The way down started pleasantly enough, more pine + meadow footpath. About a mile down the trail to Ste. Croix, we hit what we now know to be a detour. Instead of going directly down the mountain to the city, we ended up going down a trail toward a different set of cities in (I believe) a different valley, and from there, we’d have to take an ill-maintained trail back over a bit of a ridge to meet up with the old trail. The detour added 2 hours to the hike, which meant (a) Ali’s feet would be in full rebellion by the end of the hike and (b) we would end just in time to train straight to Zurich to meet Therese, nixing our plans for dinner in some new city along the way. The detour shunted us on to a gravel road for way, way too long. The hiking shoes I have right now are lovely for a pair of hiking shoes that were bought out of mild desperation. They are made for softer trail, though – not sharp gravel. And while my feet were just getting tender, Ali’s were killing her. Right before we got on some more footpath, Ali had to switch out of her flip-flops (which had done amazingly well) and back into the trail runners that had caused so many blisters (even though she had broken them in before leaving Wisconsin). Back on the dirt footpath, we climbed up a nicely-forested ridge, through a meadow/some underbrush, and back into the woods before we hit the poorly-maintained bit. We were on the side of a sharp slope, with the bottom part of the trail crumbling into nothingness, hiking on gravel in loose dirt. I think there were a solid ten minutes of downhill where I didn’t want my step to be more than half a foot forward because I would lose my balance. At the bottom of that, there was a bridge with steps broken or completely missing. More brush and meadow followed, until we finally made it to the next sign post. There were three arrows, each pointing a different way. Ste. Croix was listed on two of the arrows. Ali looked ready to kill some Swiss civil engineers. (The people who build and maintain the trail system are engineers employed by the Swiss government.) We picked the trail going down through a cow pasture and made it to Ste. Croix one cow-standoff and 20 minutes later.
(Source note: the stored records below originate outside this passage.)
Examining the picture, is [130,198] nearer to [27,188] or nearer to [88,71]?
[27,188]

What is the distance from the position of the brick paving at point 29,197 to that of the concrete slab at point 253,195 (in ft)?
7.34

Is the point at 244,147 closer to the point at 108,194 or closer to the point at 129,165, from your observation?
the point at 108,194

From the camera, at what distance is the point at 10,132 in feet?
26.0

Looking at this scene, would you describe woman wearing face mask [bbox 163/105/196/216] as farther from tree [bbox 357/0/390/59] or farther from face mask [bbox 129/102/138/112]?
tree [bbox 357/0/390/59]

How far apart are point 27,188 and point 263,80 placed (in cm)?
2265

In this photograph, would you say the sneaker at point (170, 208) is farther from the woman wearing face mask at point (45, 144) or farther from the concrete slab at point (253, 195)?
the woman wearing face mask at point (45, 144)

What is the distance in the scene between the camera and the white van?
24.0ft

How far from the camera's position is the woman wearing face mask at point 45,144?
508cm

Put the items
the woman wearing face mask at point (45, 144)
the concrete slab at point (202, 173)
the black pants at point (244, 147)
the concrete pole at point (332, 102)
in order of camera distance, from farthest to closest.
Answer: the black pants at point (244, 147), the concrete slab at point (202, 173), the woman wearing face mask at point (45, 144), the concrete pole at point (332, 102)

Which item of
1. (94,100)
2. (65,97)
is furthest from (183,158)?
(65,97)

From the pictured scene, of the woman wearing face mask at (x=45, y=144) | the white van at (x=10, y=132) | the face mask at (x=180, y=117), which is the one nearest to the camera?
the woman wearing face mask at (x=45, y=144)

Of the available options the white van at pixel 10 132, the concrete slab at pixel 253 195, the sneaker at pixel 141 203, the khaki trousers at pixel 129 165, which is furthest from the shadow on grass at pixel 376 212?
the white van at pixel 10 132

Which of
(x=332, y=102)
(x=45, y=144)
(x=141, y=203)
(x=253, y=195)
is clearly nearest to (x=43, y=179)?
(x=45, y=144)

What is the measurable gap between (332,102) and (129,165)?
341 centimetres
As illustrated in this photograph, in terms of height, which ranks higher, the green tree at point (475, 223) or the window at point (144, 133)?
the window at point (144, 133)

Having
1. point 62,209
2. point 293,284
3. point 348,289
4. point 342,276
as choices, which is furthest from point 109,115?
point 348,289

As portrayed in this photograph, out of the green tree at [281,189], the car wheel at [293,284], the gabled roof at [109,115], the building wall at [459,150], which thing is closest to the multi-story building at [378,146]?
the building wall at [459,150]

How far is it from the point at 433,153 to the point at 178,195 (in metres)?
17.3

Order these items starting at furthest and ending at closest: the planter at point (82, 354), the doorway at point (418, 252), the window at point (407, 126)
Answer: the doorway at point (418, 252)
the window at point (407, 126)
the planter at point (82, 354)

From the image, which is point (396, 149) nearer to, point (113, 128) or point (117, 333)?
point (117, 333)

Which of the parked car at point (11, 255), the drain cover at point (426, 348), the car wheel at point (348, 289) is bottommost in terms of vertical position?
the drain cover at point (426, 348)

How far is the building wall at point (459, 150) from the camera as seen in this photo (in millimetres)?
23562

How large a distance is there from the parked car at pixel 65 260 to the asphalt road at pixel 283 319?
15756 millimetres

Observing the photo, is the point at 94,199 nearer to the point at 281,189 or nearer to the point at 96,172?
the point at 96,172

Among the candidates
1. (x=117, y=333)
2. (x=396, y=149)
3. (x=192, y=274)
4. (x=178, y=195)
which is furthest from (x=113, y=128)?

From Ste. Croix, we took a commuter train down to Yvonne(?)-les-Baines. The ride down was stunning; we started in the cradle of the Juras and wove our way down the ridgeline, with the farm-lands spreading before us and the outlines of the Alps on the horizon. In Y?, we got some tasty salads (American salad = salad greens + fruit + chicken + turmeric/curry dressing) and chocolate-filled croissants for dinner and headed off to Zurich.